[Set tasks]:
(a) According to the post on the Dessler/North op-ed, on what date did the Houston Chronicle editorial appear?
(b) In the post on the Dessler/North op-ed, rewrite the stretch from "http://www.masterresource.org/2010/0...ernorth-op-ed/" through "Robert Bradley Jr.", changing "Reconsidering" to "Revisiting".

[Source document]:
····················

Part 3 of the series begun in Posts #174 and #179:

http://www.masterresource.org/2010/0...ernorth-op-ed/

Quote:
Reconsidering the Dessler/North Op-Ed on Settled Alarm, Climategate-as-Distraction (Part III in a series)

by Robert Bradley Jr.
March 19, 2010

Scientists find themselves fighting science when it comes to the highly unsettled physical basis of climate change. An example of this is the March 7th Houston Chronicle editorial by two Texas A&M climate scientists (et al.), “On Global Warming, the Science is Solid.”

I took general exception to their piece in Part I in this series, titled “Andrew Dessler and Gerald North on Climategate, Climate Alarmism, and the State of Texas’s Challenge to the U.S. EPA’s Endangerment Finding.” Chip Knappenberger yesterday took issue with their claim that the Texas Petition was flawed because it “contains very little science.”

This post critically reconsiders the above editorial that argued, in effect, that the science behind climate alarmism is settled and that Climategate is a distraction from the core issues. Just the opposite may well be true.

Some Background

Evidently, Dr. Dessler wrote this op-ed and got sign-on from other Texas scientists to made it a ‘consensus’ statement. Here is how the Houston Chronicle attributed it:
This article was submitted by Andrew Dessler, professor of atmospheric sciences, Texas A&M University; Katharine Hayhoe, research associate professor of atmospheric sciences, Texas Tech University; Charles Jackson, research scientist, Institute for Geophysics, The University of Texas at Austin; Gerald North, distinguished professor of atmospheric sciences, Texas A&M University; André Droxler, professor of earth science and director of the Center for the Study of Environment and Society, Rice University; and Rong Fu, professor, Jackson School of Geosciences, The University of Texas at Austin.
I refer to the piece as Dessler/North because the activist-oriented Dr. Dessler is the leader, and the most distinguised climate scientist of the six named authors is Dr. North.

Criticism of Dessler/North (et al.) Piece

A critique follows with the exact language of the (entire) op-ed in quotation and black and my comments in blue for ease of reading. [I will simply indent the responses.]

————————————————–

“In recent months, e-mails stolen from the University of East Anglia’s Climatic Research Unit in the United Kingdom and errors in one of the Intergovernmental Panel on Climate Change’s reports have caused a flurry of questions about the validity of climate change science.”
Comment: Why not use the term that everyone knows–Climategate? And if you know the emails were stolen, can you solve the mystery for the rest of us? If this presumption is not informed speculation, what does this say about your scientific belief system? You are speaking as professional scientists, after all, and not public relations specialists.
“These issues have led several states, including Texas, to challenge the Environmental Protection Agency’s finding that heat-trapping gases like carbon dioxide (also known as greenhouse gases) are a threat to human health.

However, Texas’ challenge to the EPA’s endangerment finding on carbon dioxide contains very little science.”
A straw man argument? As Chip Knappenberger explained yesterday, the Texas Petition was not supposed to present science, it was filed to ask the EPA to revisit the science based upon recent revelation that many aspects of the process which produced the current state of science, were flawed.
“Texas Attorney General Greg Abbott admitted that the state did not consult any climate scientists, including the many here in the state, before putting together the challenge to the EPA.”

····················

[Supplied data]:
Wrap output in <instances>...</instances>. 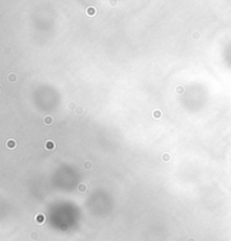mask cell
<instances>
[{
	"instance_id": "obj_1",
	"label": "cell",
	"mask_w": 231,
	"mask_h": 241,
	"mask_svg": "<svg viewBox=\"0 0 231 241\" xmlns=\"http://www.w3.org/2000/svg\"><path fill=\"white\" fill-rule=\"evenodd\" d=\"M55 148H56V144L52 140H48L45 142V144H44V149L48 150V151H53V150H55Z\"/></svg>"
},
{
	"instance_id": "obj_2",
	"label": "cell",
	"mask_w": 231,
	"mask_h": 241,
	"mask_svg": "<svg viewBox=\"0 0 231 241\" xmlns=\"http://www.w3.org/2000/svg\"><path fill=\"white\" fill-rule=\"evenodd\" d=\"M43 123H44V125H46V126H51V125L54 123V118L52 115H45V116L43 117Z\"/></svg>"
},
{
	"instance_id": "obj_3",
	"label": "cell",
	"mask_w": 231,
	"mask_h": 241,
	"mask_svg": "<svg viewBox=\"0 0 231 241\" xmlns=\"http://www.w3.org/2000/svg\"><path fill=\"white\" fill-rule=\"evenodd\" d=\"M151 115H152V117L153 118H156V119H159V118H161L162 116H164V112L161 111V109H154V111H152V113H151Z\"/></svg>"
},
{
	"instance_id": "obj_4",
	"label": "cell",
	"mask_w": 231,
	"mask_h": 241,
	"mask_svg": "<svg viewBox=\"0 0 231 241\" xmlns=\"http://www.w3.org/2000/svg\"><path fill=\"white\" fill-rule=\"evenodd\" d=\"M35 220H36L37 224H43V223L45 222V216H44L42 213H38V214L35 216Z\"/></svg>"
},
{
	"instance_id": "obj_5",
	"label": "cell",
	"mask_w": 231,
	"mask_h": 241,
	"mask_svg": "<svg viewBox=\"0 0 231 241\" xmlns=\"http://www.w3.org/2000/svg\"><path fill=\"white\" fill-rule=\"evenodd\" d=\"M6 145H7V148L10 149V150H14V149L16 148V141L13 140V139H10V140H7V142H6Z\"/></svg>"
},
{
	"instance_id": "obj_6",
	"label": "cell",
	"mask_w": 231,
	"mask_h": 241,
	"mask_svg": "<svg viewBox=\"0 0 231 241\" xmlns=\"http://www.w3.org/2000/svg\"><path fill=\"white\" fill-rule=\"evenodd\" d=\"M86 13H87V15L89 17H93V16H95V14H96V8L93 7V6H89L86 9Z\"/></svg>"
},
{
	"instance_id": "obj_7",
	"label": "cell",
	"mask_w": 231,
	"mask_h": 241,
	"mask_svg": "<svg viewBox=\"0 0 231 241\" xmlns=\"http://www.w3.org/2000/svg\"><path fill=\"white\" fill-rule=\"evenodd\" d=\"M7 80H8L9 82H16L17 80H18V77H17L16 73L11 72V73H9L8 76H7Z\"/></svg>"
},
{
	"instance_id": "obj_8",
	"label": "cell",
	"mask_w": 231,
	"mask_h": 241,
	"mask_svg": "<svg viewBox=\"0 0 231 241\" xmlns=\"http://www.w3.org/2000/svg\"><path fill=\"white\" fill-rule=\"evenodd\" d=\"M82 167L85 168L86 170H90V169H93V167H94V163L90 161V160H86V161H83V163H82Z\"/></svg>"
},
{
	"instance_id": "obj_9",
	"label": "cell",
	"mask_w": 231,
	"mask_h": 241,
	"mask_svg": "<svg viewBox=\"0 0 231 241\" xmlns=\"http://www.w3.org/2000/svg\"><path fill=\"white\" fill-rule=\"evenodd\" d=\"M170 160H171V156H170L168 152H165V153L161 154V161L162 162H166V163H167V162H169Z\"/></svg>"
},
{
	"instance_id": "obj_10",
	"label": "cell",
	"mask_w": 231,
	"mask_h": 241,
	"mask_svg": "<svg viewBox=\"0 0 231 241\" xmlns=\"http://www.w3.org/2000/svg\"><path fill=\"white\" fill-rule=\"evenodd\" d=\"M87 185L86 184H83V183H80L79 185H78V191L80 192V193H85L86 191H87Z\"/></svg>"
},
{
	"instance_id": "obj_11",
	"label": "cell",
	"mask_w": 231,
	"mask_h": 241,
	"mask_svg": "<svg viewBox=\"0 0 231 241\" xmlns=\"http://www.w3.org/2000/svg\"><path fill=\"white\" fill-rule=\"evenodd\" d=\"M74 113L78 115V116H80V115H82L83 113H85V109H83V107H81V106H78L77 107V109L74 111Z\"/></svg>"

····················

[Set of answers]:
(a) March 7th.

(b)
http://www.masterresource.org/2010/0...ernorth-op-ed/

Quote:
Revisiting the Dessler/North Op-Ed on Settled Alarm, Climategate-as-Distraction (Part III in a series)

by Robert Bradley Jr.